Vasco Rossi trionfa a San Siro e conquista Milano
Vasco Rossi finalmente ce l'ha fatta. San Siro è caduto ai suoi piedi e Milano è sua, e lo sarà anche stasera, con un altro tutto esaurito. Più forte della sfortuna e della tromba d'aria che gli ha impedito di esibirsi al Jammin' Festival, più forte del limite di 78 decibel impostogli dal Tar (ma sfidiamo chiunque a individuare la differenza tra un brano a 78 e uno a 80 decibel), il Blasco nazionale si è preso per l'ennesima volta lo stadio Meazza, lo stesso in cui iniziò la sua prima estate da trionfatore unico e assoluto. Era il 1990 e con due soli concerti, a Milano e Roma, il cantante si mise in testa la corona di re del rock italiano e da allora non se l'è più tolta, nonostante il grande successo di altri pretendenti al trono, Ligabue su tutti. C'è ancora qualche biglietto per la data di Bari, per il resto il tour è già tutto esaurito e alla Milano Concerti, messa a dura prova dall'annullamento del Jammin', tirano un sospiro di sollievo, visto che la produzione è costata 15 milioni di euro.

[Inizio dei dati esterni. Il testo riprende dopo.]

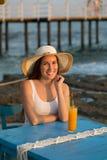 Härlig le placering för ung kvinna i kafé vid sjösidan med eller Fotografering för Bildbyråer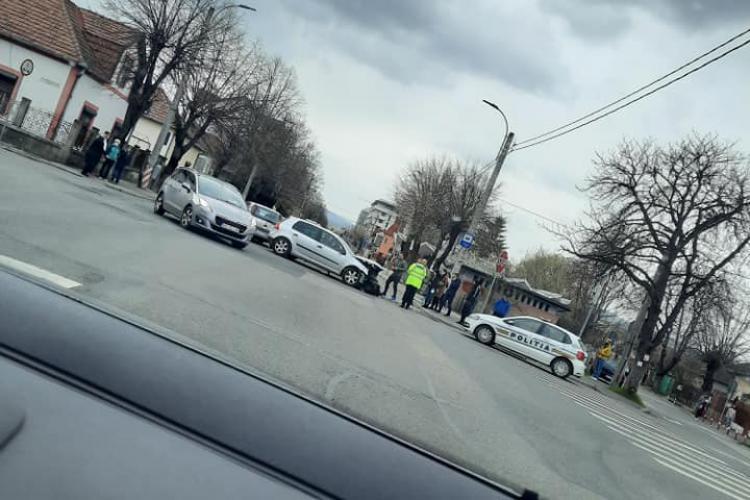 Accident pe Brâncuși, în Gheorgheni! Trei șoferi, singurii de pe drum, s-au lovit în plin - FOTO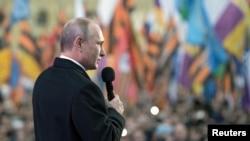 Tổng thống Nga Vladimir Putin phát biểu trước đám đông trong một buổi hòa nhạc ở trung tâm Moscow, đánh dấu ngày ký hiệp ước sáp nhập bán đảo Crimea, 18/3/2015.
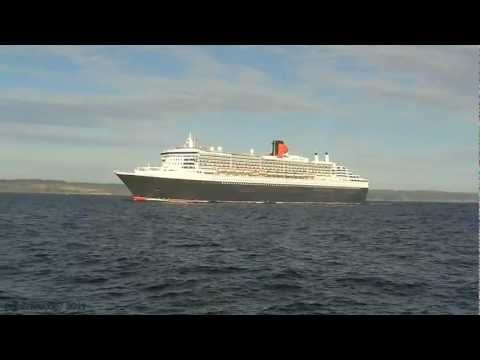 Queen Mary 2.Sailing By Scarborough England 19/09/2011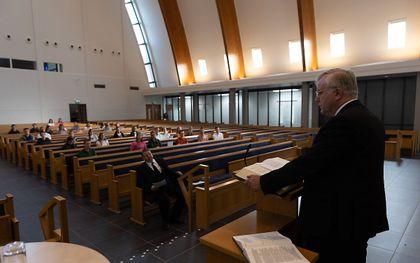 Ds. A. Schot (Nunspeet) sprak zaterdagochtend tijdens de zomerconferentie voor studerenden van de Gereformeerde Gemeenten. beeld Martin Droog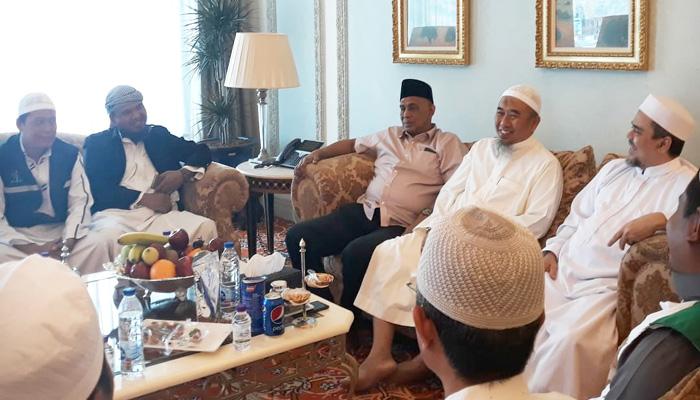 Relawan Prabowo-Sandi di kediaman Habib Rizieq, Arab Saudi. (FOTO: NUSANTARANEWS.CO)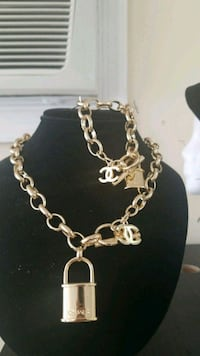 Necklace and bracelet Roselle, 07203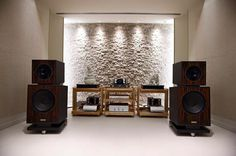 Mono and Stereo High-End Audio Magazine: Audio Note, Dynamics and Telos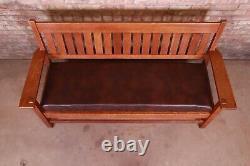 Gustav Stickley Mission Oak Arts & Crafts Settle Sofa, Circa 1900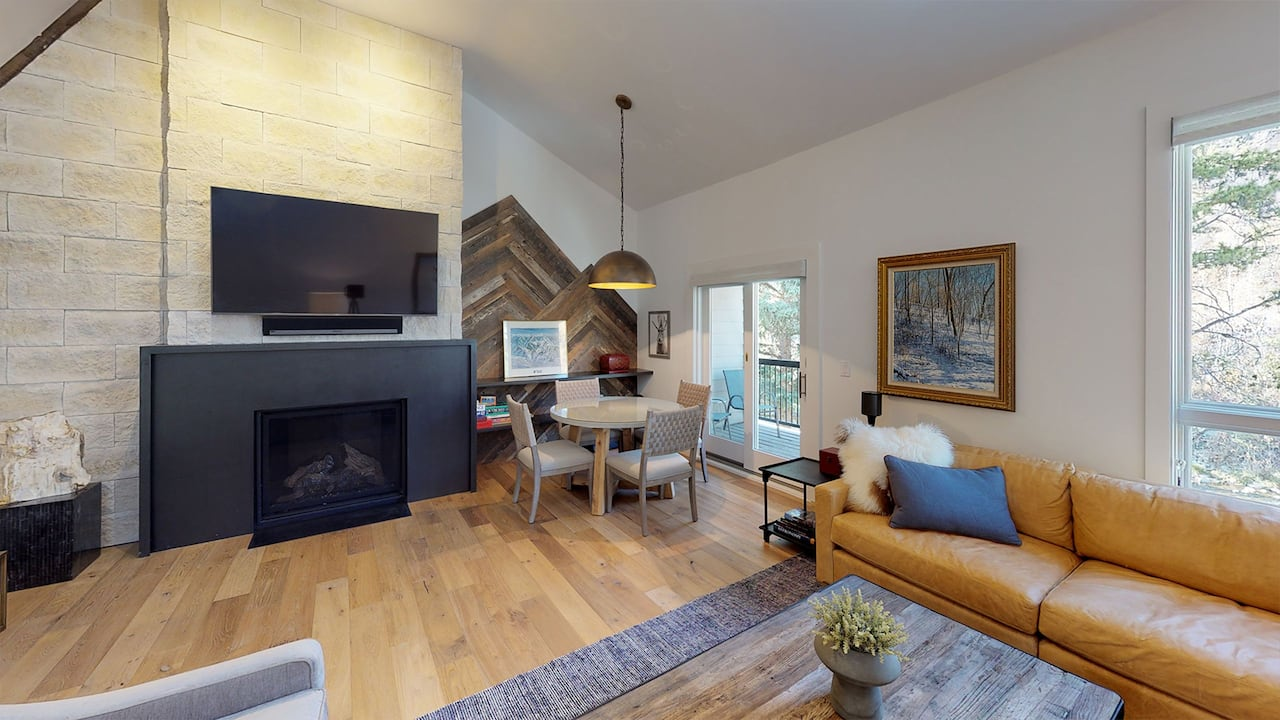 Coldstream 18 Living Room Three Bedroom Platinum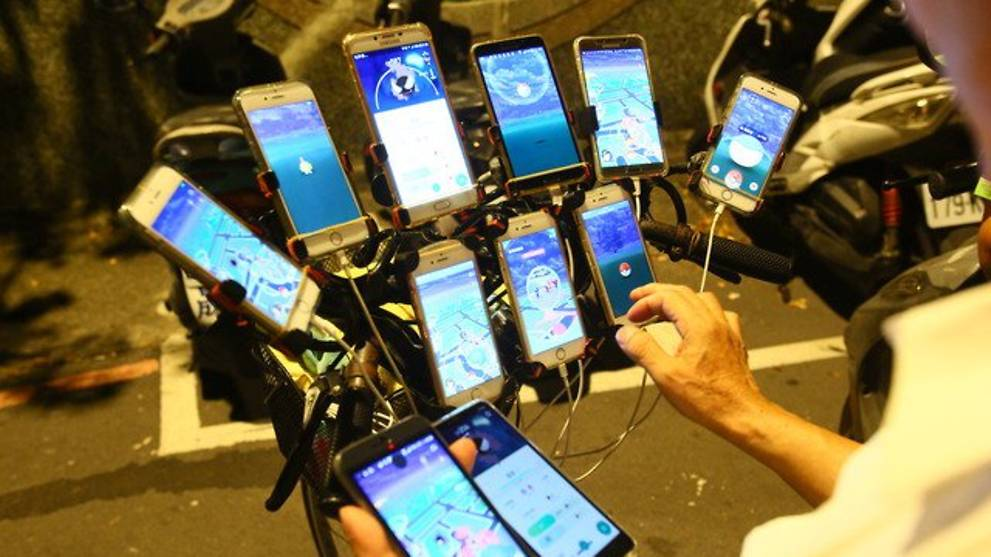 Elderly Taiwanese man catches them all in Pokemon Go with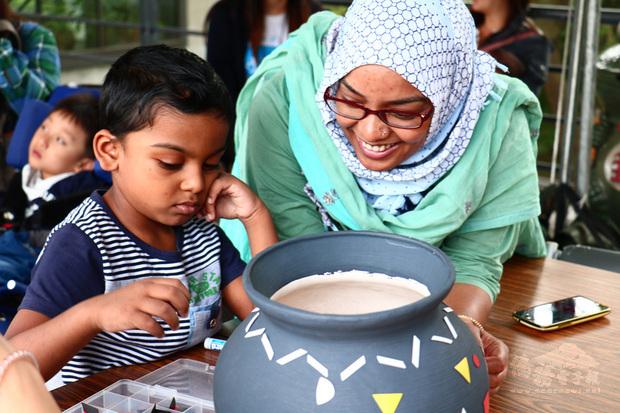 患自閉症的8歲印度男童拉哈曼(Sk.Tauseeq Rahaman)(左)在台灣心路基金會接受早期療育,母親(右)也積極參與各課程,4年來讓拉哈曼在語言理解、溝通表達與生活自理能力有明顯進步與穩定。(心路基金會新竹分會提供)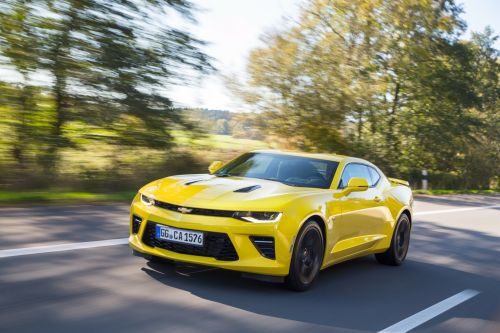 Маркетинговые войны: Chevrolet сделал специальную скидку на Camaro для владельцев Ford Mustang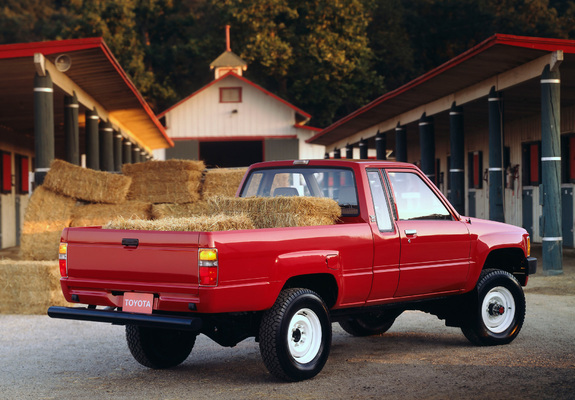 toyota truck xtracab 4wd 1984 86 wallpapers. Black Bedroom Furniture Sets. Home Design Ideas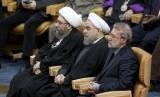 Presiden Iran Hassan Rouhani (tengah), Ketua Parlemen Ali Larijani (kanan) dan Kepaa Pengadilan Ayatollah Sadeq Larijani saat menghadiri Konferensi Internasional Mendukung Intifadah Palestina di Teheran, Iran, Selasa, 21 Februari 2017.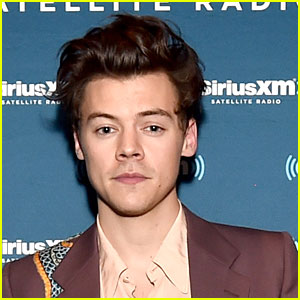 Harry Styles' Self Titled Album Debuts at No. 1 On Billboard 200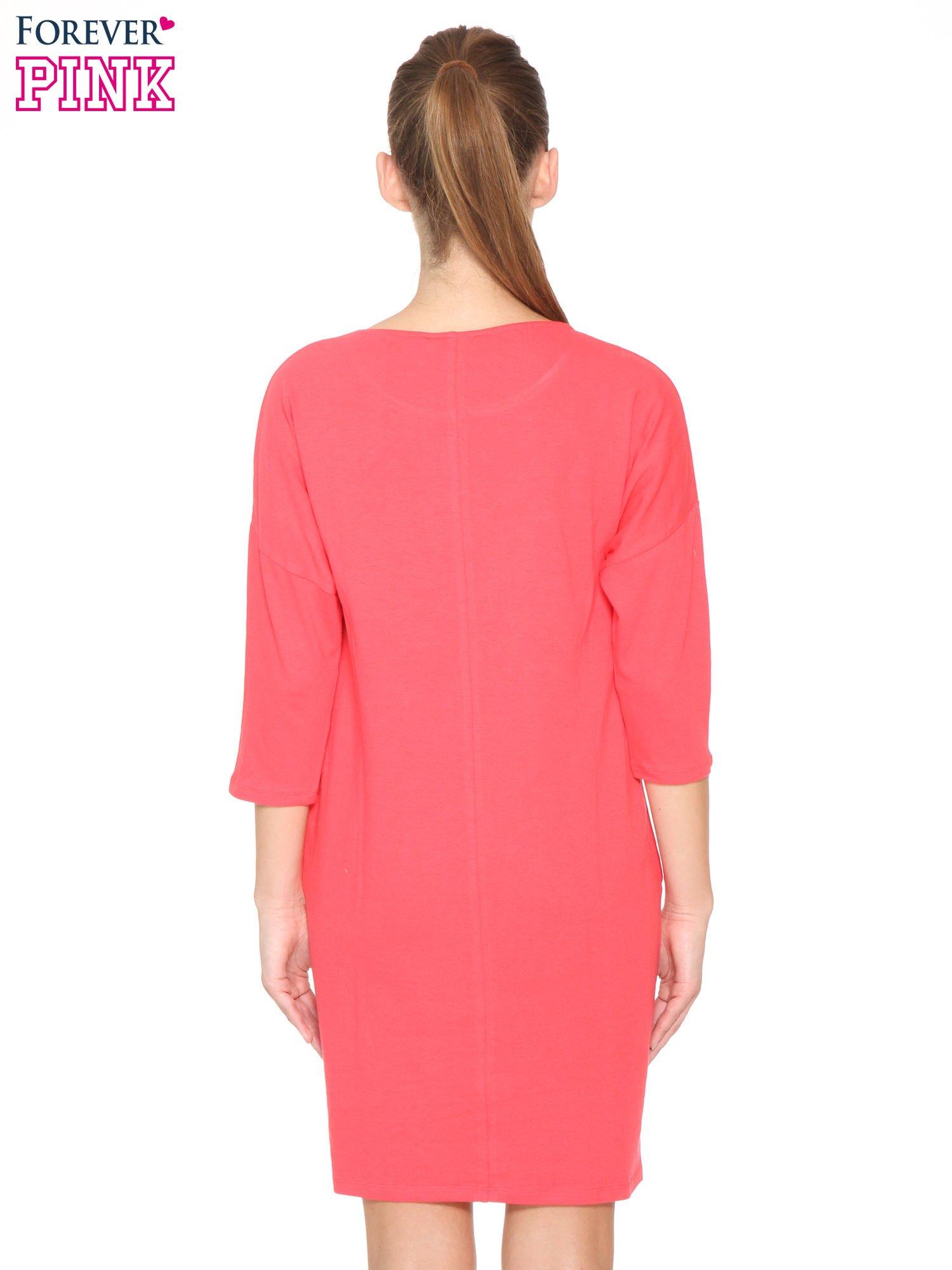 Ciemnokoralowa sukienka dresowa z kieszeniami                                  zdj.                                  4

Poco dopo le 20.40 Vasco, arrivato a tutta velocità a bordo di un Suv partito da un albergo a due passi da piazzale Lotto, sale sul palco. Basta poco, La compagnia, l'inedita Non sopporto, si alternano ai classici di un repertorio inarrivabile: la scaletta del concerto è una sorta di viaggio nella carriera di un musicista che, anche senza questa megaproduzione, riempirebbe gli stadi con la sola forza delle sue canzoni.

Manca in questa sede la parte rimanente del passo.